Her ne kadar Laing, Weisman’ın Sheila’nın geleceğine dair vizyonunun ne olabileceği konusunda hipotez kurmakta tereddüt etse de, onun inancı, sadece bir kurtuluş arayan parçalanmış eş ve anneyi kendi başına bir kadına dönüştüren şeylerin hâlâ onun bir parçası olacağına inanıyor. . Laing, “Bunun onun için hâlâ bir yolculuk olacağını düşünüyorum” diyor. “Her sezon söylediğimiz gibi iyileşme uzun bir yol. Bu yüzden muhtemelen birkaç yumru daha yaşayacağını düşünüyorum. Hepimiz yapıyoruz. Hayat bu. Ama sanırım geçiş yaptı. Daha önce sahip olmadığı bir öz farkındalık var. Ve geleceğe gittiğinde, önüne çıkan şeylerle farklı bir şekilde, daha sağlıklı bir şekilde başa çıkabileceğini düşünüyorum.

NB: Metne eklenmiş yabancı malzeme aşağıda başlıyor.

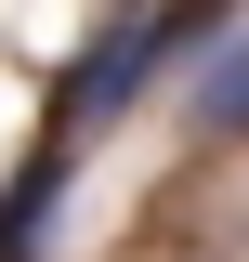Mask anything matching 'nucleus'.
Returning <instances> with one entry per match:
<instances>
[{"mask_svg":"<svg viewBox=\"0 0 249 262\" xmlns=\"http://www.w3.org/2000/svg\"><path fill=\"white\" fill-rule=\"evenodd\" d=\"M171 39H184V13H144V27L92 39V53H79V79H66V131H105V118L157 79V66H171Z\"/></svg>","mask_w":249,"mask_h":262,"instance_id":"1","label":"nucleus"},{"mask_svg":"<svg viewBox=\"0 0 249 262\" xmlns=\"http://www.w3.org/2000/svg\"><path fill=\"white\" fill-rule=\"evenodd\" d=\"M197 131H210V144H249V39H223V53L197 66Z\"/></svg>","mask_w":249,"mask_h":262,"instance_id":"2","label":"nucleus"}]
</instances>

Ancak şimdilik Sheila’nın hikayesi, deniz kıyısındaki bir mülkte eşzamanlı fiziksel aktivitenin en büyük faydası hakkında düşünmesiyle sona eriyor: Etrafımızdakilerle bağlantıda hissetme yeteneği. Weisman, serinin sonuna gelindiğinde bu duyguyu paylaşıyor. “Kesinlikle acı tatlı. Bu karakterlerle vakit geçirmeyi çok sevdim ve benim onlara verdiğim kadar seyircinin de bana verdiğini hissediyorum” diyor.
“Tüm hikayenin şu anda ortada olmasının güzel bir yanı var çünkü bitmiş gibi gelmiyor. İnsanlar onu keşfetmeye devam edebilecekmiş gibi geliyor. Kültürle diyalog halinde olmaya devam edebilir. Araştırdığımız konular yakın zamanda ortadan kalkacak gibi görünmüyor. Yani öyle hissettiriyor Fiziksel keşfedilmeye ve alakalı kalmaya devam edebilir. Bu konuda çok rahatım.”